> [Source passage]:
:::

Music gives `Camera' an extra dimension


April 05, 2002|By Michael Sragow | Michael Sragow,SUN MOVIE CRITIC

We need conscious people, not an unconscious mass, ready to yield to any suggestion.

Long live the consciousness of the pure who can see and hear!

Down with the scented veil of kisses, murders, doves and conjuring tricks!

- Dziga Vertov

Dziga Vertov - my hero.

That's the reaction I have whenever I watch Vertov's silent Soviet masterpiece, The Man With a Movie Camera (1929) - especially with the score by the amazing, three-man Alloy Orchestra that accompanies the film on the print to be shown tonight at the Walters Art Museum.

Dziga Vertov was born Denis Kaufman; according to Ephraim Katz, dziga means "spinning top" in Ukrainian, and vertov means "the act of turning" in Russian. But his chef-d'oeuvre isn't just a celebration of the joy of movement and the gift of sight (as if that weren't enough!). With unbounded optimism, Vertov salutes the variety and dynamism of everyday urban life.

:::

(Entries taken from a collection)
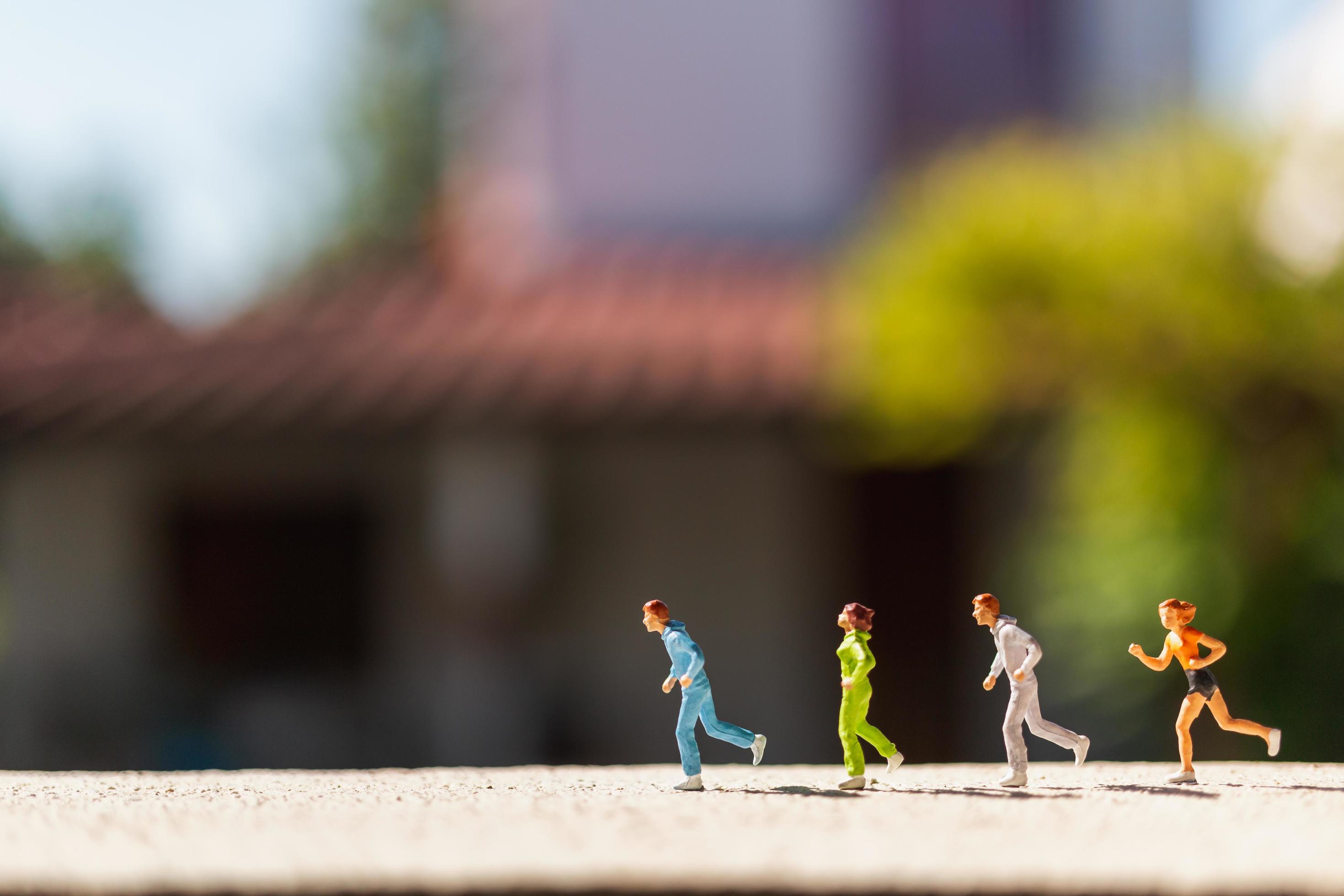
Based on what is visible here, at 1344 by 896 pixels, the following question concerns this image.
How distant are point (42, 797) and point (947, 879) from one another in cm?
154

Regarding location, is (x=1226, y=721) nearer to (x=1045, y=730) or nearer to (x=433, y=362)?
(x=1045, y=730)

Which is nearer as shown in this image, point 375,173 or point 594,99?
point 594,99

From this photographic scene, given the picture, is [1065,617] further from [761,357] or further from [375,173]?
[375,173]

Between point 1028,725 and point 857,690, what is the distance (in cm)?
29

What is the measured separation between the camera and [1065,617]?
591 cm

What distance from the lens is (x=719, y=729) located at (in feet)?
A: 7.03

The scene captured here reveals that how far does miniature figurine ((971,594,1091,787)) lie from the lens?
6.87 ft

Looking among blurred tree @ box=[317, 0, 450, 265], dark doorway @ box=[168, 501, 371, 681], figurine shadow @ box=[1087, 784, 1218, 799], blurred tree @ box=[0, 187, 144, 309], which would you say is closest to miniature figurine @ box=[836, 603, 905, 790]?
figurine shadow @ box=[1087, 784, 1218, 799]

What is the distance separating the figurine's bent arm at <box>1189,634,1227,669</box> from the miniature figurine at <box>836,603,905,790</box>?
1.61 ft

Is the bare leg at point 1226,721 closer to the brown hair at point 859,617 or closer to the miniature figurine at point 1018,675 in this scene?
the miniature figurine at point 1018,675

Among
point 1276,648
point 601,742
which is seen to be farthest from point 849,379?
point 601,742

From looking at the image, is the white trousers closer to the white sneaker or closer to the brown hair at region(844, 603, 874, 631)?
the brown hair at region(844, 603, 874, 631)

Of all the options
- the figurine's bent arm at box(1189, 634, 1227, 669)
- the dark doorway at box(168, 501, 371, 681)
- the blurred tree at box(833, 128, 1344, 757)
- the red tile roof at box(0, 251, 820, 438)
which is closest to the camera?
the figurine's bent arm at box(1189, 634, 1227, 669)

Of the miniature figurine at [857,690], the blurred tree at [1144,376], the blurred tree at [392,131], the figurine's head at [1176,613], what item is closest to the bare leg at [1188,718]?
the figurine's head at [1176,613]
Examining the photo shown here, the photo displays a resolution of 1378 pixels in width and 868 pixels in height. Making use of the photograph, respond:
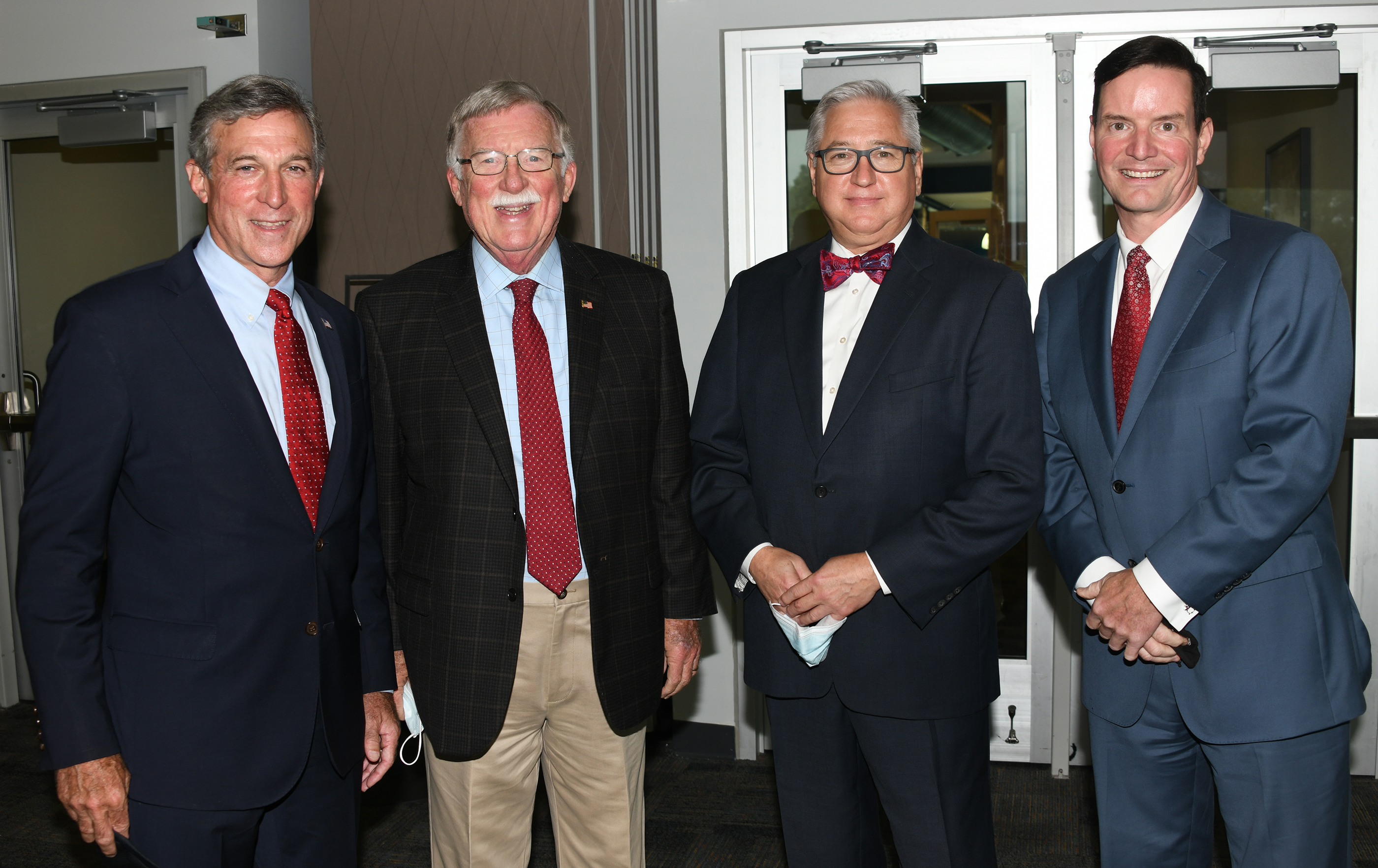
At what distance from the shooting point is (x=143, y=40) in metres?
4.25

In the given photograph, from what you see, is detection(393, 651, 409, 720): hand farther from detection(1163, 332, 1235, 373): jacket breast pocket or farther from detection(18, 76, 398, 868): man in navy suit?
detection(1163, 332, 1235, 373): jacket breast pocket

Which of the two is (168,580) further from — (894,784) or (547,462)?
(894,784)

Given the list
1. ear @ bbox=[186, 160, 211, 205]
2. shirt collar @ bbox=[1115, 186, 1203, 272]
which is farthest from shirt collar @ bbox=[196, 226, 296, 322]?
shirt collar @ bbox=[1115, 186, 1203, 272]

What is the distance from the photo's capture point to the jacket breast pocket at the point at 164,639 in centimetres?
177

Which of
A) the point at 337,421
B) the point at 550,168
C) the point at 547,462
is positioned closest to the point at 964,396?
the point at 547,462

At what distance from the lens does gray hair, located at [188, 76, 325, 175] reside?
1968mm

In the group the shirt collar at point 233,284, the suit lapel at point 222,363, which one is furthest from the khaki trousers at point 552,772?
the shirt collar at point 233,284

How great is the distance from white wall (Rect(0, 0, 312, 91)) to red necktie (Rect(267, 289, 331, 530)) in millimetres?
2625

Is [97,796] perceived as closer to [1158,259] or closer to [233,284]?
[233,284]

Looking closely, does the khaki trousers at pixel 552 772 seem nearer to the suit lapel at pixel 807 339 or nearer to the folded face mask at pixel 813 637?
the folded face mask at pixel 813 637

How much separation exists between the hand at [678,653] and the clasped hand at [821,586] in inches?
14.2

:::

> [Action item A]: List every thing the Dziga Vertov quotation at the top of the film review calls for "Down with."
> [Action item B]: Edit the film review by writing it out again from the words "That's the reaction" through the words "everyday urban life.", with "masterpiece" changed to "classic".

> [Expected output A]:
kisses
murders
doves
conjuring tricks

> [Expected output B]:
That's the reaction I have whenever I watch Vertov's silent Soviet classic, The Man With a Movie Camera (1929) - especially with the score by the amazing, three-man Alloy Orchestra that accompanies the film on the print to be shown tonight at the Walters Art Museum.

Dziga Vertov was born Denis Kaufman; according to Ephraim Katz, dziga means "spinning top" in Ukrainian, and vertov means "the act of turning" in Russian. But his chef-d'oeuvre isn't just a celebration of the joy of movement and the gift of sight (as if that weren't enough!). With unbounded optimism, Vertov salutes the variety and dynamism of everyday urban life.